September 2012 Issue
September 06, 2012

ERS: State pensions a boon to economy

Author: State Comptroller Thomas P. DiNapoli
Source: NYSUT United
Caption:

Public service pensions built on defined benefit plans such as those offered by the New York State and Local Retirement System (NYSLRS) have come under increased criticism in recent years. You may have heard such complaints yourself. Meanwhile, the advantages of defined benefit plans — including greater retirement security and lower administrative costs — have received less attention. One frequently overlooked benefit of the pensions provided through the NYSLRS is the tremendous contribution retirees make to New York state.

Seventy-seven percent of NYSLRS retirees continue to live in New York state, and this growing segment of the population stimulates the local economy in many different ways.

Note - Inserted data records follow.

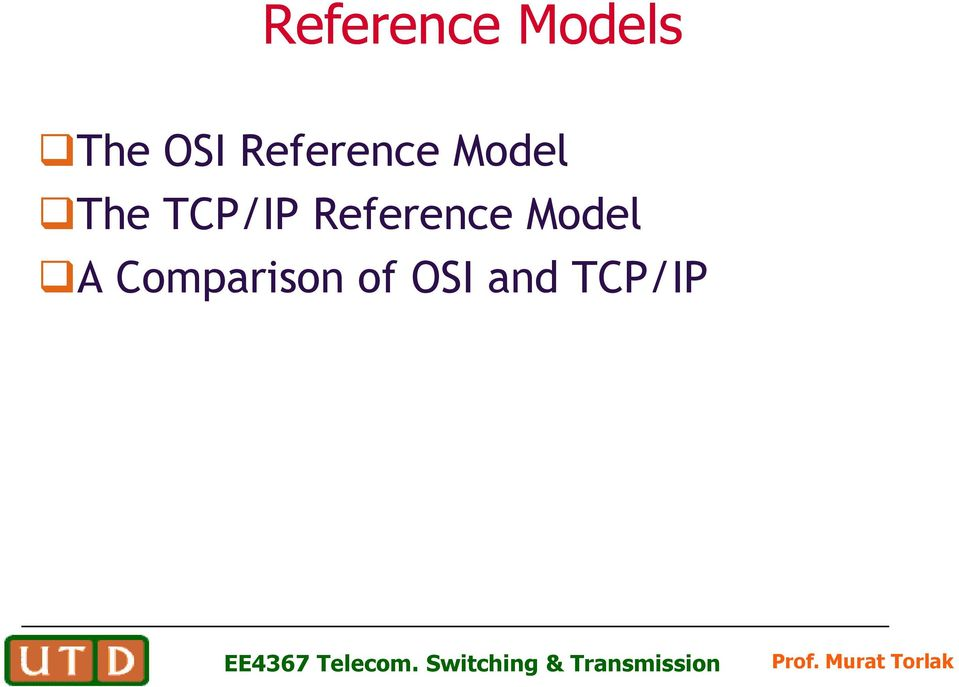 TCP/IP Reference Model A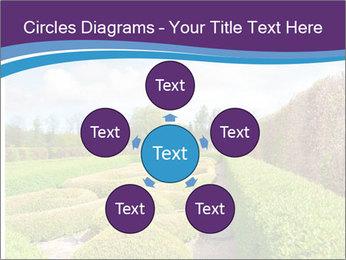 Garden in spring PowerPoint Templates - Slide 78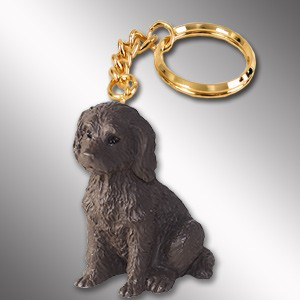 Labradoodle Chocolate Key Chain
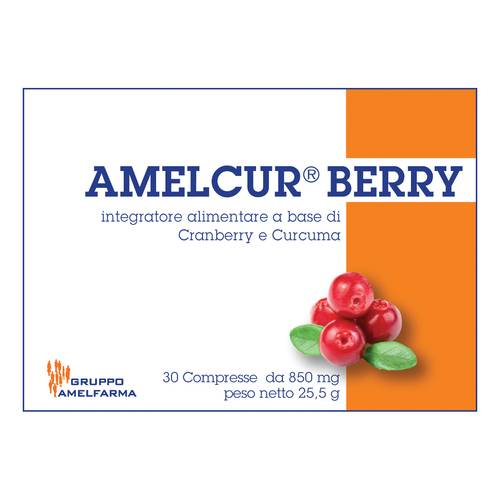 AMELCUR BERRY 30CPR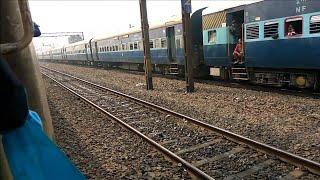 Parallel with 15722/Paharia Express   New Jalpaiguri to Santragachi...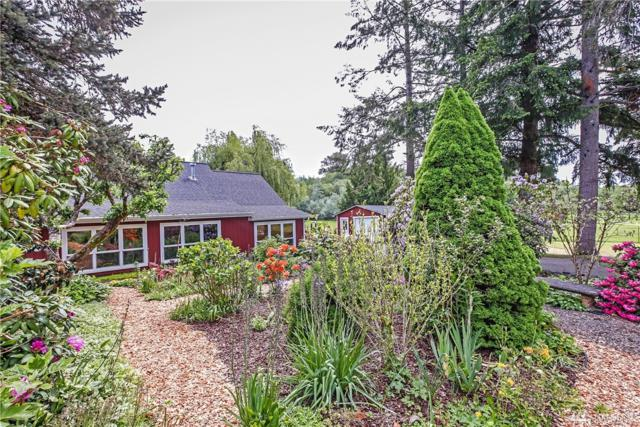 14241 Bethel Burley Rd SE, Port Orchard, WA 98367 (#1456045) :: Real Estate Solutions Group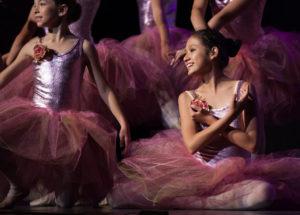 Intermediate and Advanced Ballet Class D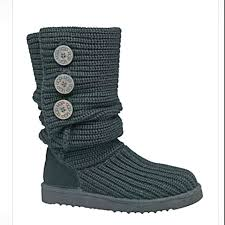 ugg australia cyber monday sale 182 best stunning womens boots images on ugg boots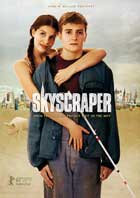 Skyscraper - 11 x 17 Movie Poster - UK Style A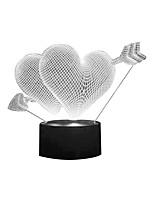 Недорогие -Brelong день святого валентина 3d свет иллюзия ночник я люблю твое сердце 7 изменение цвета декоративная настольная лампа спальня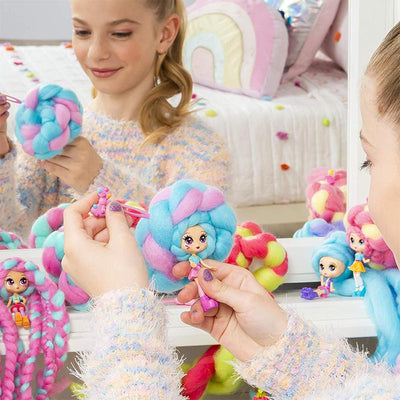 Cotton Candy Hair Dolls(Random Delivery)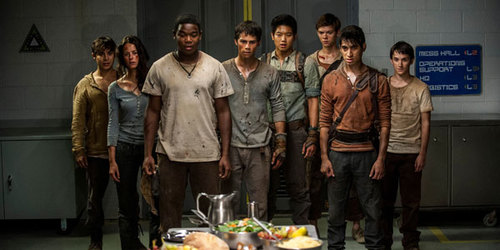 The surviving Gladers react to something they hadn't seen in a long time: a feast courtesy of WCKD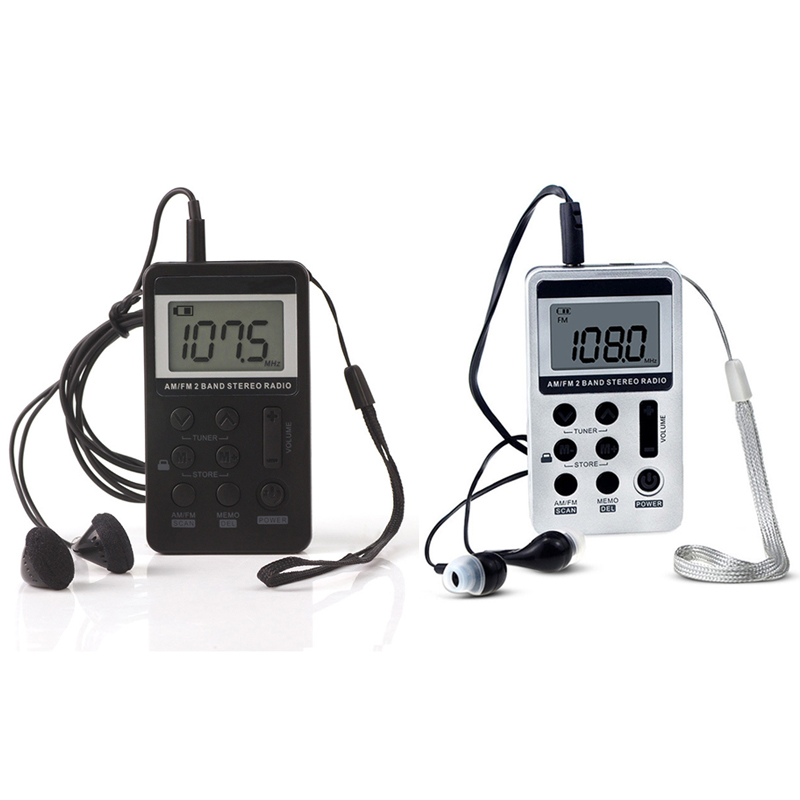 Tragbares Audio & Video Humor Tragbare Mini Tragbare Radio Fm/am Digital-receiver Mit Akku & Kopfhörer Radio Radio Lanyard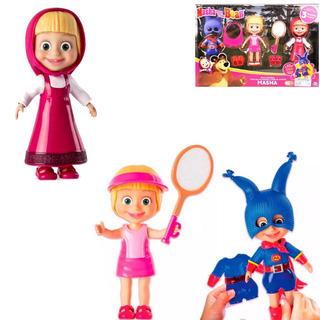 Masha Y El Oso Masha Snap N Fashion Jugueteria Bunny Toys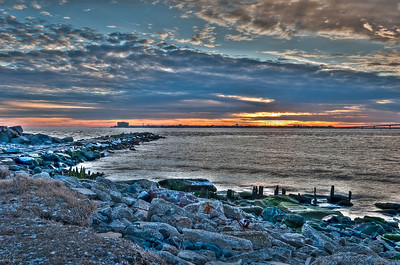 Longport Dec 09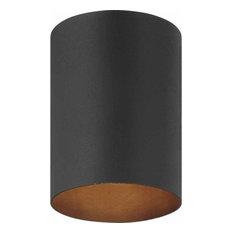 """Volume Lighting V9615 1 Light 5""""W Outdoor Flush Mount Ceiling - Black"""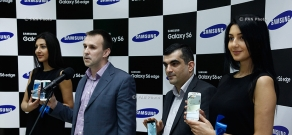 Samsung Galaxy S6 and S6 Edge presentation in Yerevan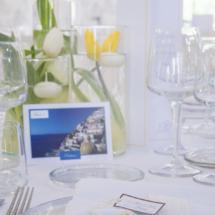 Fotografo wedding location - Salerno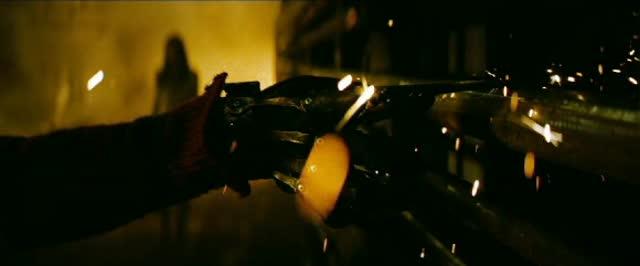 Bande Annonce : Freddy, les griffes de la nuit
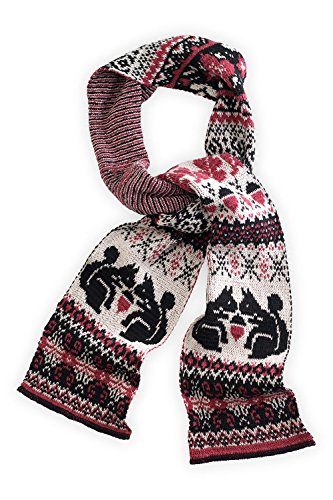 Green 3 Apparel Squirrel Made In Usa Scarf (Black/Cranberry) front-1048478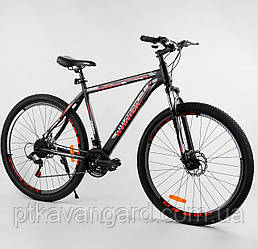 """Спортивный велосипед для взрослых 29 дюймов Черный 21 скорость Corso Aviator рама стальная 20"""" собран на 75%"""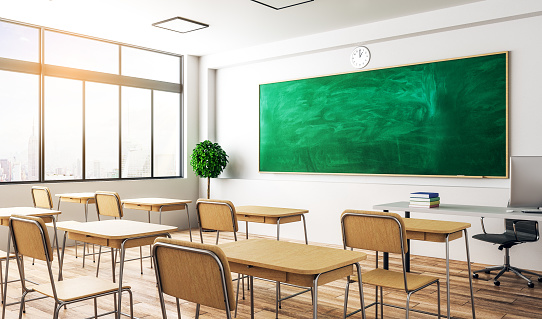 reto aulas covid-free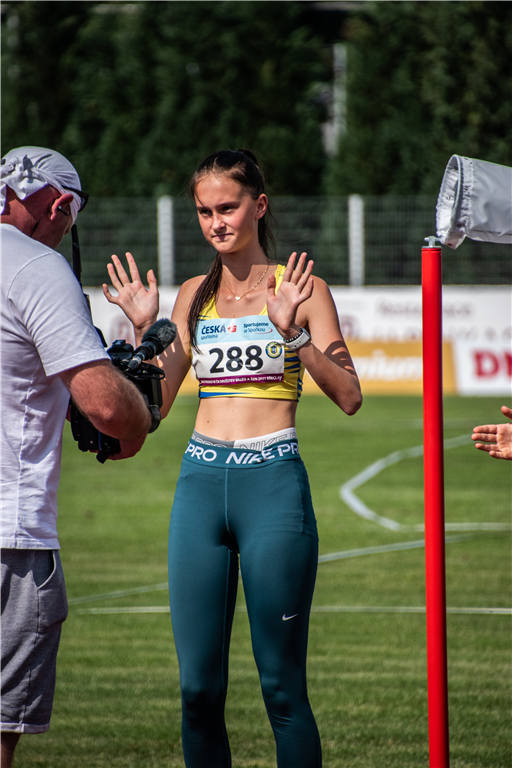 Tereza Vlková - MČR družstev mužů a žen Břeclav r. 2021, Foto: David Herák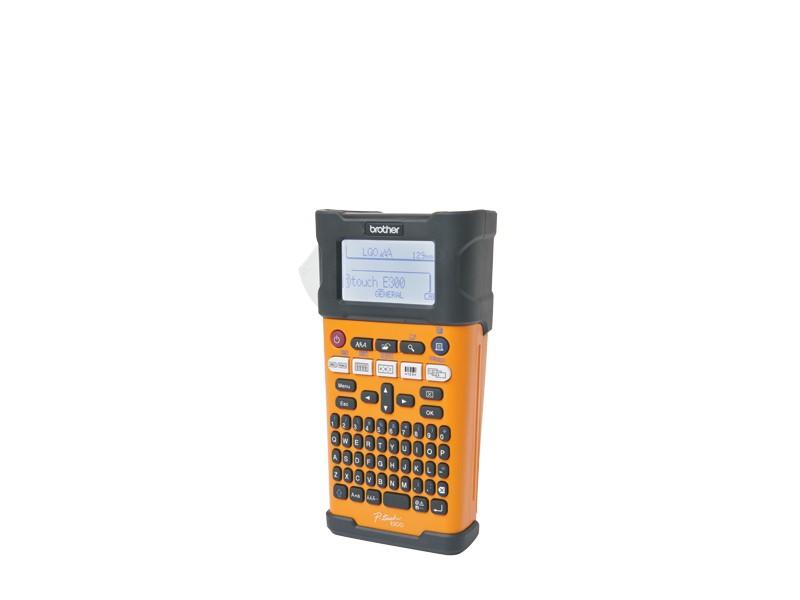 Brother Electrical Series 18mm Handheld Labeller Value Pack Pt-E300Vp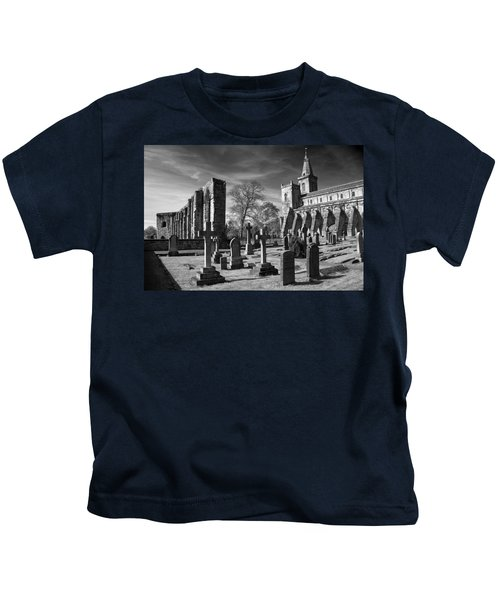 Dunfermline Palace And Abbey Kids T-Shirt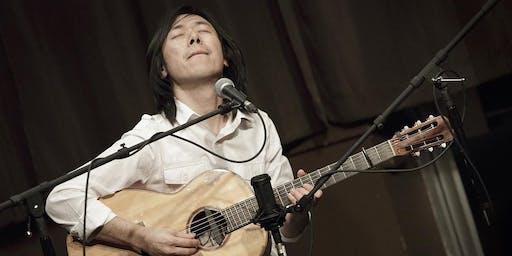 Hiroya Tsukamoto In Concert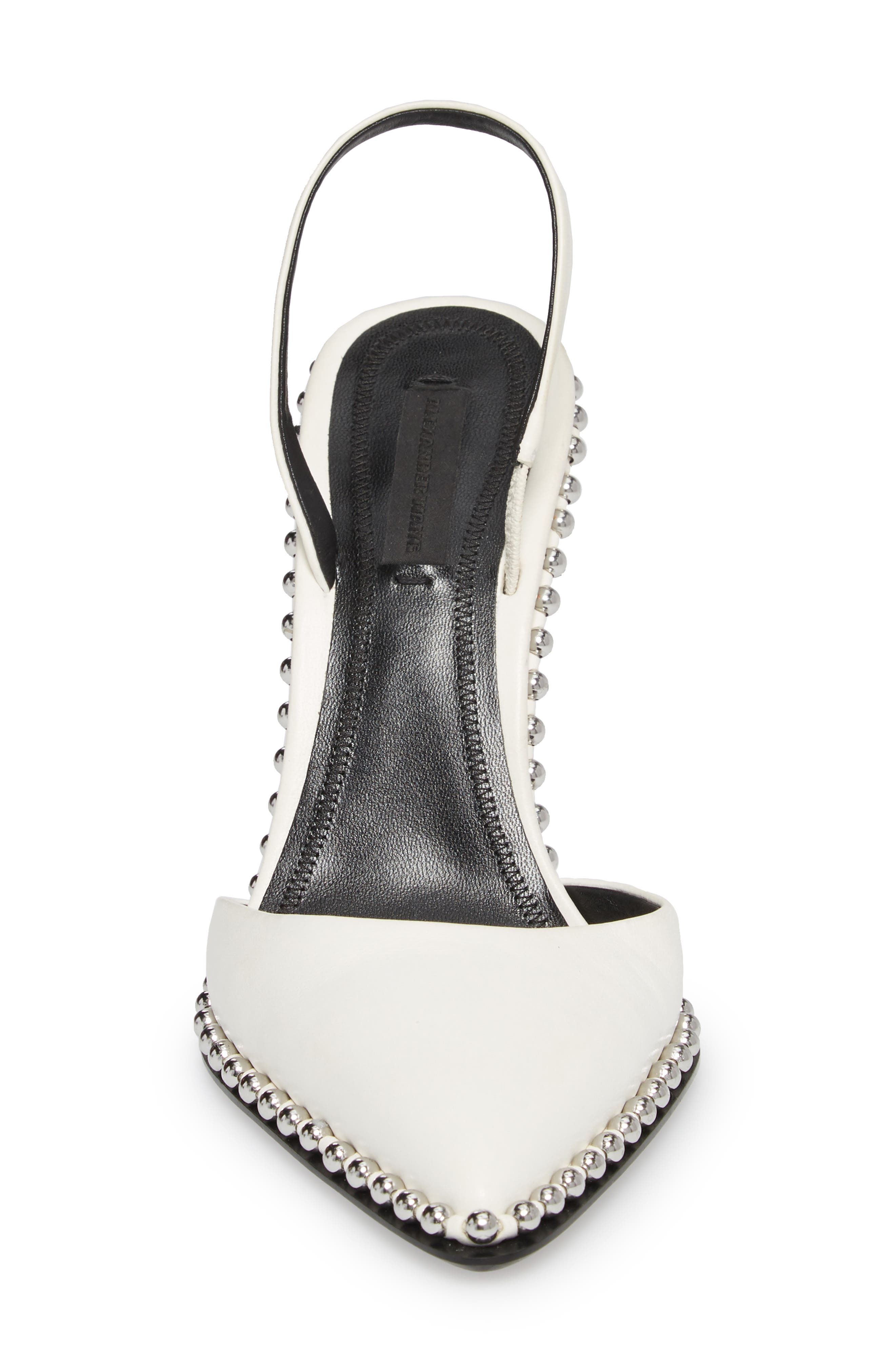 ALEXANDER WANG, Rina Beaded Pump, Alternate thumbnail 4, color, WHITE LEATHER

NYSLRS paid $6.5 billion in benefits in Fiscal Year (FY) 2011 to those 299,423 retirees and beneficiaries who remained New York state residents.

These payments have a significant impact on the state’s economy. Consider the following: Spending by NYSLRS retirees generated $191 million in sales tax collections for local governments, and $196 million for New York state and the Metropolitan Transportation Authority during FY 2012.

Further, while NYSLRS retirees make up only 2.5 percent of the state's general population, they pay $1.4 billion in real property taxes, which is 4.4 percent of the total collected in New York. These taxes help fund education, roads and government services of every kind. NYSLRS retirees also tend to spend a larger-than-average share of their income on industries that benefit local markets, such as health care, meals and entertainment. In fact, NYSLRS retirees and their beneficiaries are responsible for an estimated 63,000 jobs in New York as a result of their spending.

Since the people holding these jobs generate their own spending, in total, NYSLRS retirees and beneficiaries are responsible, both directly and indirectly, for $10.4 billion in economic activity in New York state. After a career working on behalf of the people of New York, public service retirees continue to contribute, not just as valued citizens, but as citizens who bring value to the communities where they reside.

Q: What county has the most NYSLRS retiree and beneficiary recipients?

A: According to the most recent figures available, Suffolk County leads the way, with 29,119 retirees and beneficiaries. The remaining nine counties in New York's Top 10 are:

County Recipients

  • Erie 25,261
  • Nassau 19,677
  • Albany 15,910
  • Westchester 13,701
  • Monroe 13,558
  • Onondaga 11,322
  • Oneida 8,394
  • Saratoga 8,149
  • Dutchess 7,984

Q: In what region of the state are NYSLRS retirees responsible for generating the most new jobs?

A: Long Island, which comprises Nassau and Suffolk counties.